The book includes maps of Glen Canyon before the dam, and its footprint now that the waters are receding. A sonar diagram visualizes how Dungeon Canyon — a winding formation of red canyon walls that Porter used for his cover — is still there, although covered with silt and inaccessible in the water. Yet now it’s possible to imagine some distant future when the lake will again become a river, perhaps even before the over 700-feet-high concrete dam crumbles. Klett and Wolfe photographed the many disused houseboats up on blocks, casualties of dwindling day-tripper tourism, and the forgotten possessions from old campsites being revealed like layers in time. They also documented the chalky ring circling the lake, these whitewashed sections of stone indicating where water levels have dropped.
“We visited the lake at different times of year, mostly the summer, but also in the fall after the peak tourist season, and we came to feel that we were witness to a scene that was changing,” Klett said. “It felt like the party was ending, and the future of the lake is in question. Towards the end of the project we spent a lot of time at the north end of the lake, where the water drops most of its sediment. There we saw the dead pool, or where plains of river-dropped sediment were forming flats in what were former bays of the lake. Driftwood and debris clung high above the present lake level, where former shorelines had been.”
In 2012 and 2016, they photographed one sediment plain, where lush vegetation is now flourishing along the new channel of the river. As Lake Powell dies, the Colorado River is returning.
“It was a sign that the processes that formed Glen Canyon were at work once again, and that in the future the canyon would reemerge,” Klett stated. “That was the message of the book, that what had been lost would one day reappear. The only question is if we’ll be around to see it.”

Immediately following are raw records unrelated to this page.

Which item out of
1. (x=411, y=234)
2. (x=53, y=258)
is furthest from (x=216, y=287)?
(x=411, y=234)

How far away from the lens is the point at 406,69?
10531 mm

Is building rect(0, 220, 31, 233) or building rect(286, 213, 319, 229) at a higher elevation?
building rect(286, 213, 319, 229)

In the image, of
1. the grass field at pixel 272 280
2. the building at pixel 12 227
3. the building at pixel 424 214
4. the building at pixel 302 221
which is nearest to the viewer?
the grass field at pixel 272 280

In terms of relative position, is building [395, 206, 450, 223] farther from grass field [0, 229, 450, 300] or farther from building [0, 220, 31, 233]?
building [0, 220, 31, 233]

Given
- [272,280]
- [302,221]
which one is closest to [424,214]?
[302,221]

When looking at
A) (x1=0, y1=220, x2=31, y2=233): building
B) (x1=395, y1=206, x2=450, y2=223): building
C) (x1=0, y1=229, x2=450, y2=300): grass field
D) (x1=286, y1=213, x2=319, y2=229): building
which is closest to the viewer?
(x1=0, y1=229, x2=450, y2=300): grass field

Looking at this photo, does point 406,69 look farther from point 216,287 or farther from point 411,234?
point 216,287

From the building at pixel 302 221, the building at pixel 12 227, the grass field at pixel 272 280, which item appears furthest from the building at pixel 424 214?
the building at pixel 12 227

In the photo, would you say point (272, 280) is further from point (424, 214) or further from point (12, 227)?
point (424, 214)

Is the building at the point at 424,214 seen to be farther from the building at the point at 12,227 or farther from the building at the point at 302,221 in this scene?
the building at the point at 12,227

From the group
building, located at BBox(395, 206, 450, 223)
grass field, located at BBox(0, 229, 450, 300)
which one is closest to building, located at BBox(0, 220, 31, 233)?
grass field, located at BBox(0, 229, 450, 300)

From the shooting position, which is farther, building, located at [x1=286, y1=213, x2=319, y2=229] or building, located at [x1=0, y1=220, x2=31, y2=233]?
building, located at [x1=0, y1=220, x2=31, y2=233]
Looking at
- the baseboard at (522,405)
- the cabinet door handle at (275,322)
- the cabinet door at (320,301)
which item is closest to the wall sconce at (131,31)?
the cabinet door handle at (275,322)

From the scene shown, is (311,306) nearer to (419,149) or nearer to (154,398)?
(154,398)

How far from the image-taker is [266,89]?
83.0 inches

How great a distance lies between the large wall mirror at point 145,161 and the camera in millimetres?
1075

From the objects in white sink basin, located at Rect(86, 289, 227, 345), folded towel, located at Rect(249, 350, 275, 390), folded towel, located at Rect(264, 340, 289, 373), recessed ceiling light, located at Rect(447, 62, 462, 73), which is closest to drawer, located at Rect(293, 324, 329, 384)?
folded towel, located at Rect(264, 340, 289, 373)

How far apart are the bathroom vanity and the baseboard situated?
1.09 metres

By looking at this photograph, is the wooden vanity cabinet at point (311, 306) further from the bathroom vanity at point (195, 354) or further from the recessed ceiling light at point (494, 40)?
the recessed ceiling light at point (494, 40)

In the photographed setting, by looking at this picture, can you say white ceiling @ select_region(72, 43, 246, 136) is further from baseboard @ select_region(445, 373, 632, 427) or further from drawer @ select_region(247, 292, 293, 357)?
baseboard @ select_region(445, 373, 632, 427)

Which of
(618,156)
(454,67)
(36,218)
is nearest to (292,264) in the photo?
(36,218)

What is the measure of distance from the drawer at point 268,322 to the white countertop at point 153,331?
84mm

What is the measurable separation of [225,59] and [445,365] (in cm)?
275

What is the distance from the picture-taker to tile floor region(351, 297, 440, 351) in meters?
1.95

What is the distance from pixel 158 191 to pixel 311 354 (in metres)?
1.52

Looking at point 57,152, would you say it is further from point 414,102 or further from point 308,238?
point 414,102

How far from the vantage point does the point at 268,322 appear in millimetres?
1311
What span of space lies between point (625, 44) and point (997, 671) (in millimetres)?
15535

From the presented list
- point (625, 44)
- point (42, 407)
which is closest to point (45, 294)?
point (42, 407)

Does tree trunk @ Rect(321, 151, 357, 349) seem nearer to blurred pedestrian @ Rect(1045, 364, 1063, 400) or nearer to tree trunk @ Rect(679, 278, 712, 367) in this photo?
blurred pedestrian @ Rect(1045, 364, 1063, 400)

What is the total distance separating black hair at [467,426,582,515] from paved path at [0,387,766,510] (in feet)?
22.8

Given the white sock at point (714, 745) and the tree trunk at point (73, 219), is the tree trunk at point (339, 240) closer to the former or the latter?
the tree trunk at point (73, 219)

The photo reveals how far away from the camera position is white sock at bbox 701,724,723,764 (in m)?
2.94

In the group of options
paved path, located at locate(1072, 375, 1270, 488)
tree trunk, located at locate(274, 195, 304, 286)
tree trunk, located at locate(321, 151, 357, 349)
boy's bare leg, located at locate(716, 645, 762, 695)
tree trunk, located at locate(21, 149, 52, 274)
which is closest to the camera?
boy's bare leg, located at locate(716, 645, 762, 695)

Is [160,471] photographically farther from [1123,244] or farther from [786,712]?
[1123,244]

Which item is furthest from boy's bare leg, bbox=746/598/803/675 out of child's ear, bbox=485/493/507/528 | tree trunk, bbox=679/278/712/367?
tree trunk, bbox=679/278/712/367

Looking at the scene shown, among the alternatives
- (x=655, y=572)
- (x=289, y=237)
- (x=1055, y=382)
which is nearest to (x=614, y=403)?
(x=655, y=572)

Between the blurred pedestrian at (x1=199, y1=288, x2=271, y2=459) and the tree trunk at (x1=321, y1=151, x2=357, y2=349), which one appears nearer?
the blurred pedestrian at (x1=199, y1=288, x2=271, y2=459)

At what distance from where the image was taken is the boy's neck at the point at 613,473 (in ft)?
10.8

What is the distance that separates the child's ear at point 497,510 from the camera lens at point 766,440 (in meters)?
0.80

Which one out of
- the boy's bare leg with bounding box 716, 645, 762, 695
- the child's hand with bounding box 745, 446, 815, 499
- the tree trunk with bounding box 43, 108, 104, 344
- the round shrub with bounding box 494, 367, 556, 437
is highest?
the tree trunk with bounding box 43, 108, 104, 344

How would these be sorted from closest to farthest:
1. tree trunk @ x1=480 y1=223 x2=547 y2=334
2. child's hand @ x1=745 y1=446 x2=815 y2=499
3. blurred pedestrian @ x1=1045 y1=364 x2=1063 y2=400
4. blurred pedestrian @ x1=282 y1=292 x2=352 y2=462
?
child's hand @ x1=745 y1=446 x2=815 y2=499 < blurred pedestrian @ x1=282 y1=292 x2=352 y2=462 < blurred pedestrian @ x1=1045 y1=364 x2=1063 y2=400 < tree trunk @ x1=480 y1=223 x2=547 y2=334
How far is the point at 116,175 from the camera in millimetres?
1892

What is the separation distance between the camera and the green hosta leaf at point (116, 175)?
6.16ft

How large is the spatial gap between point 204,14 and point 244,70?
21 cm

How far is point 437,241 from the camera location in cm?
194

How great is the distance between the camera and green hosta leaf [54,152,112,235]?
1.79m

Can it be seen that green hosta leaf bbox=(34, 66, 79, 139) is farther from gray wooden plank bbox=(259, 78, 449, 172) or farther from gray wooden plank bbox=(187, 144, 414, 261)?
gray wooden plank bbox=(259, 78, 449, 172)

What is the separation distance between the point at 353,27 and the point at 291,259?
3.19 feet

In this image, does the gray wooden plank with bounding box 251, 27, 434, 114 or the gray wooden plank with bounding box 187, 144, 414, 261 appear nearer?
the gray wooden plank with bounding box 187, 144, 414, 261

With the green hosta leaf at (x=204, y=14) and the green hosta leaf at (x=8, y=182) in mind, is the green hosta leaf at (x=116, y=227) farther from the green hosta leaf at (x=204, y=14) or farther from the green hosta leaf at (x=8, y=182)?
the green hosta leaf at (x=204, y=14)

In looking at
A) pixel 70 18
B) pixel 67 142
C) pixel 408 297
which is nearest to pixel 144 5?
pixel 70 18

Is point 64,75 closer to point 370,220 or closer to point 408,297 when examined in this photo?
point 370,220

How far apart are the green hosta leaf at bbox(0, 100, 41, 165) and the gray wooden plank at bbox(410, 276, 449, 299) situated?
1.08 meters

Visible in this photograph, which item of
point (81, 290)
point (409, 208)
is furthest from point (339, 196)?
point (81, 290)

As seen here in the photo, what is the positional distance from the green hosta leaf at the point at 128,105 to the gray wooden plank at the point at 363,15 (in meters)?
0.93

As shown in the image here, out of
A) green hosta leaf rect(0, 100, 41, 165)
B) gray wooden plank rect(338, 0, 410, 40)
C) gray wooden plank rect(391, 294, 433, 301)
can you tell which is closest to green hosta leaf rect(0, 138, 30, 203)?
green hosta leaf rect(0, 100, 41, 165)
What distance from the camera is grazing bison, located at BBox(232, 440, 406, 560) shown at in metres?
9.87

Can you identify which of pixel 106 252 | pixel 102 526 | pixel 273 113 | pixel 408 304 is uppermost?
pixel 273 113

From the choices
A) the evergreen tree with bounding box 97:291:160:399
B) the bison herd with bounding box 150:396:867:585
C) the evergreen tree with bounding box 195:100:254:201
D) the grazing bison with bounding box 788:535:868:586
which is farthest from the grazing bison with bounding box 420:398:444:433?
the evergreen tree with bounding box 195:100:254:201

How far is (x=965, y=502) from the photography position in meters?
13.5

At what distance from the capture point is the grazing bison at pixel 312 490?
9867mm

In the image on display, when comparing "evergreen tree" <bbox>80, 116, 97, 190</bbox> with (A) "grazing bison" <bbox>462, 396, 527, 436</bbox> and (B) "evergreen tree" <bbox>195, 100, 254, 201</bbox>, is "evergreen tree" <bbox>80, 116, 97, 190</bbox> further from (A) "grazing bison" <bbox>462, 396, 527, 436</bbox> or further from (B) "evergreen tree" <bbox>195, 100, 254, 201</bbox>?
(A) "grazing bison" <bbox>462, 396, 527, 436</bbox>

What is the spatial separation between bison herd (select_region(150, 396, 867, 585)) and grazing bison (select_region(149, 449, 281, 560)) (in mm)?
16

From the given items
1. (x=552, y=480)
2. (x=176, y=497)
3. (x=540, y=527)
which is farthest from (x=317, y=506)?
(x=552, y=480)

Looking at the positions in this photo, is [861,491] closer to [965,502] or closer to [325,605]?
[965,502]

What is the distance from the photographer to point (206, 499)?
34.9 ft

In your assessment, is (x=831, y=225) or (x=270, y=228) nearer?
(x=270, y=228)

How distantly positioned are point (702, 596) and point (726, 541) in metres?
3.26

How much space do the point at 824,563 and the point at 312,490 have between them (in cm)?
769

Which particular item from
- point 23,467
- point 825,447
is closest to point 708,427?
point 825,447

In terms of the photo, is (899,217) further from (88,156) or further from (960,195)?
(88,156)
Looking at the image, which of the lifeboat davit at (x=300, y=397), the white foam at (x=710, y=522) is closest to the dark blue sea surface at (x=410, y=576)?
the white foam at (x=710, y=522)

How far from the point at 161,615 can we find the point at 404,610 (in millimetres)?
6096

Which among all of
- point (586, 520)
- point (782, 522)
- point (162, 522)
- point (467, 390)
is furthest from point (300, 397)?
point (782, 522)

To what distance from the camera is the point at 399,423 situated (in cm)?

Porter’s book was both a beautiful memorial to Glen Canyon, and an activist protest on why such a loss shouldn’t happen again, an environmental statement echoed in Drowned River. As Solnit writes, “This place with two conflicting names — Glen Canyon for what it had been and will be, Lake Powell for what it has been for half a century — was a good place to think about the madness of the past and the terror of the future, amid the epiphanies of beautiful light and majestic space and the contradiction of the present.”